Source extract »

START

So here I am. I’ve watched the 10-minute safety video as 3 young-ish men walk in to watch the video. I notice they are very polite to me and they seem sort of laid back. I think one was white, one appeared to be asian and the third man was black. They seemed chill and yet respectful of the process to watch the video before going into the range. 

I had been paying attention to the energy of the lobby, of the people working there and of the few patrons passing through the expansive lobby area. Everyone was white and most were men, though at least one woman was working there. Mind you – I want to mention that this indoor range is in Manassas, Virginia – and about 30 miles outside of Washington, D.C. – Manassas is known for the Manassas National Battlefield Park, the site of 2 major Civil War battles. I half expected to see confederate flags as I drove south and a little west from where we live near Dulles airport and into the parking lot….and in the windows of the vehicles parked there. This was The South technically. And while I live in Northern Virginia, 3 miles out from Dulles and about 20 miles north and a little east of Manassas, I feel like I might have traveled into a different state altogether. 

Jody put ear protection on me and led the way into the range itself, pulling behind a duffle bag on wheels with her gear. Bullets and guns.

END

Spatial question records »

START

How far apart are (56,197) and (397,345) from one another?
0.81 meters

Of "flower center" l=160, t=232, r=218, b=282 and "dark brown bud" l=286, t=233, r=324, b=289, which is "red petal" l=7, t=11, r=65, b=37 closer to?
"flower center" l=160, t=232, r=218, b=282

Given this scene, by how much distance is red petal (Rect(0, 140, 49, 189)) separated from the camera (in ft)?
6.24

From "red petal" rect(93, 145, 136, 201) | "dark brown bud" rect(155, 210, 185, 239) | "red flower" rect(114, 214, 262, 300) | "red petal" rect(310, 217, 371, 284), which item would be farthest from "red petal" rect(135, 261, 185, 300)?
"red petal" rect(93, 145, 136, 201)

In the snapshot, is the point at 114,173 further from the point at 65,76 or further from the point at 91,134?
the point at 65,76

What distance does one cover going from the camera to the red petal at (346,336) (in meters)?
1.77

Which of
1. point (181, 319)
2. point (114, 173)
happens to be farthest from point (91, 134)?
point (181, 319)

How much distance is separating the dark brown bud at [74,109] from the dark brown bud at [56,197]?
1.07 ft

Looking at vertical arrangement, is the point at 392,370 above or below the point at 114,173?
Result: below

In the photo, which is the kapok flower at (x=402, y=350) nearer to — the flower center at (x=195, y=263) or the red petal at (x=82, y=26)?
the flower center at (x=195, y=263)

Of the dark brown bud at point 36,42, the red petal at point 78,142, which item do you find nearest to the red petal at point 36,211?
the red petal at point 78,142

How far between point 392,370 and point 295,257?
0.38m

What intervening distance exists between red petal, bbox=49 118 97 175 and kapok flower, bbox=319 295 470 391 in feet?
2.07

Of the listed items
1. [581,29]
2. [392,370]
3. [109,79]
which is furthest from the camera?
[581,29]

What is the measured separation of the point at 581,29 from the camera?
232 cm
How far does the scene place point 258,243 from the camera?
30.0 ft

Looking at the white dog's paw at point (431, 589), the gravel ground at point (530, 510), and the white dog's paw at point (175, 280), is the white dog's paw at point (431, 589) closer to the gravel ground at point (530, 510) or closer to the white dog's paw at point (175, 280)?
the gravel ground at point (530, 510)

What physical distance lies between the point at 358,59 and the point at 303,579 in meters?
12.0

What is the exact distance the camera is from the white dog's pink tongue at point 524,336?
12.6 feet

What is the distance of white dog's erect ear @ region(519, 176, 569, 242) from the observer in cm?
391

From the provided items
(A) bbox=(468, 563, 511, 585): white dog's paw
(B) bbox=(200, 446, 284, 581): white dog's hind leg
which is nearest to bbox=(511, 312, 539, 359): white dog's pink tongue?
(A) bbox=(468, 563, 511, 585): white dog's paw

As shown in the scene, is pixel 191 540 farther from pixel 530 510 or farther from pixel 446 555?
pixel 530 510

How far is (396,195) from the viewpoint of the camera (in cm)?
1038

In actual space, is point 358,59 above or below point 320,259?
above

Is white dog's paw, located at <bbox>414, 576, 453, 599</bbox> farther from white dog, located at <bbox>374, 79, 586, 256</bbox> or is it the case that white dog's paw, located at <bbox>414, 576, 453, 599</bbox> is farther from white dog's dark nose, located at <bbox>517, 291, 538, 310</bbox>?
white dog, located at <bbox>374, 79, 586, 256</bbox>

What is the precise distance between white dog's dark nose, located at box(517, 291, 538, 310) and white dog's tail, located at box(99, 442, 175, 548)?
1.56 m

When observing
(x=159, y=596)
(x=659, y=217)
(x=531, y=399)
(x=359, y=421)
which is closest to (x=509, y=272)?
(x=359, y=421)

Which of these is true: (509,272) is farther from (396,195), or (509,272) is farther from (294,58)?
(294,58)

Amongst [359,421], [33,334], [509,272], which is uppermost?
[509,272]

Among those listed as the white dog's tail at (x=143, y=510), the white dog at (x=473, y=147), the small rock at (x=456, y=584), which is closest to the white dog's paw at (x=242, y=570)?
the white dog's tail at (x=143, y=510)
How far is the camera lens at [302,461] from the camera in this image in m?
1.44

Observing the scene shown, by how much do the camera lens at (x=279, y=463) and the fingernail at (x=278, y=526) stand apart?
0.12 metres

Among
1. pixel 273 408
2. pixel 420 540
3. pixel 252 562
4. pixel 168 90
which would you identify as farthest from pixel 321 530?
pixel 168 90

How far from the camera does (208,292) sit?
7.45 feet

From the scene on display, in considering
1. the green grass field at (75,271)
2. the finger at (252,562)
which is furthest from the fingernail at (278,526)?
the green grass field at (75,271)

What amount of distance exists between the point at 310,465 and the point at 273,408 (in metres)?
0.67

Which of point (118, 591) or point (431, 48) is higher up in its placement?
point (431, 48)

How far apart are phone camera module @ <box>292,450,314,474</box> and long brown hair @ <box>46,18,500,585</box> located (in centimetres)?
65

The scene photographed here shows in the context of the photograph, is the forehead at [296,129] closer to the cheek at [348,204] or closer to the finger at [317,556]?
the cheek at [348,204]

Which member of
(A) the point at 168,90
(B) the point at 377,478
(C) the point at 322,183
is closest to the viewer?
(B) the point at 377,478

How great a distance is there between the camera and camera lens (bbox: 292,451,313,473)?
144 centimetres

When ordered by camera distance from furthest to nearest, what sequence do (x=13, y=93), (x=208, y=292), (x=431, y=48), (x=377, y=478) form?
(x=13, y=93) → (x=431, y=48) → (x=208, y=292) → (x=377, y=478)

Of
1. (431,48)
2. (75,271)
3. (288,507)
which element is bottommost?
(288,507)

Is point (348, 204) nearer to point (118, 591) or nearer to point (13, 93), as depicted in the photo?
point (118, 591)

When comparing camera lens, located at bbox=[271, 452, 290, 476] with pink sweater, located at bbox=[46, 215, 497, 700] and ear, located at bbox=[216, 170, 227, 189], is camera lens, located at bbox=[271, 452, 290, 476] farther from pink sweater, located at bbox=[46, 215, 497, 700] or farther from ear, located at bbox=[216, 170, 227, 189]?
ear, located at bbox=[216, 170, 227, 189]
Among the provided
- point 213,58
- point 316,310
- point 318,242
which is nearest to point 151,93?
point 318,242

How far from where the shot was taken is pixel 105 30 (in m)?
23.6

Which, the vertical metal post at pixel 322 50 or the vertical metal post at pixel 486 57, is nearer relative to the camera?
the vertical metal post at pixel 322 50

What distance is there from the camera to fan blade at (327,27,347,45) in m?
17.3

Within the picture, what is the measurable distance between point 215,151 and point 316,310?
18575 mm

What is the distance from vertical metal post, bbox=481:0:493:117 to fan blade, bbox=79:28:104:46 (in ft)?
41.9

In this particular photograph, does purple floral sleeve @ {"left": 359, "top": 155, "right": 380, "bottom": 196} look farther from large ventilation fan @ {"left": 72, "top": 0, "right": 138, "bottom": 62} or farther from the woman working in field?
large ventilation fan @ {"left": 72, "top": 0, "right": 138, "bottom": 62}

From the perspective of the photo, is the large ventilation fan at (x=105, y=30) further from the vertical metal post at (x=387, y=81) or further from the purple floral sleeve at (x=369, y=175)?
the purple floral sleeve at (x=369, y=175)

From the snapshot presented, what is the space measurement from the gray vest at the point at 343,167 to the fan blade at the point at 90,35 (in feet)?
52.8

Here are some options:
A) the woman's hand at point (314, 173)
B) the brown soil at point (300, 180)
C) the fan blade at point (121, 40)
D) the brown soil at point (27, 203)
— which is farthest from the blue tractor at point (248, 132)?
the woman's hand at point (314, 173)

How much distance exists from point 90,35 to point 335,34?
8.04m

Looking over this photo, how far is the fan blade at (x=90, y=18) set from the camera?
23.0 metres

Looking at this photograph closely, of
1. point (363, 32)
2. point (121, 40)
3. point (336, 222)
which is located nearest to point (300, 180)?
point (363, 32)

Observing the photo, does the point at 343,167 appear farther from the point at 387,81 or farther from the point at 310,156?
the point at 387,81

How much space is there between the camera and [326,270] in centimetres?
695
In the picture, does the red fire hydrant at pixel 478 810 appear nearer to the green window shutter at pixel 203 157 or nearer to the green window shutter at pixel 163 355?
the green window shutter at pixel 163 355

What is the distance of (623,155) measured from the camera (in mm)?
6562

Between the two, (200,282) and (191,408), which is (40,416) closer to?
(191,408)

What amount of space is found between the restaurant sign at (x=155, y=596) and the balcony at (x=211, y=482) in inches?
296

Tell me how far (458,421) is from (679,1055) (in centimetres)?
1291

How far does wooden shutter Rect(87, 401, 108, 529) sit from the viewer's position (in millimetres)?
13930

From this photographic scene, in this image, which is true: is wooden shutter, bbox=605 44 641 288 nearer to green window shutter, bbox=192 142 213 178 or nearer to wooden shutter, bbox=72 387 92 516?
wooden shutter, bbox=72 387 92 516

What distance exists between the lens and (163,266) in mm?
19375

END

Answer these questions from the account of the indoor range visit:
(a) How long is the safety video?
(b) About how far is Manassas from Washington, D.C.?
(c) What does Jody pull behind her as she leads the way into the range?

Response »
(a) 10 minutes.
(b) About 30 miles.
(c) A duffle bag on wheels with her gear.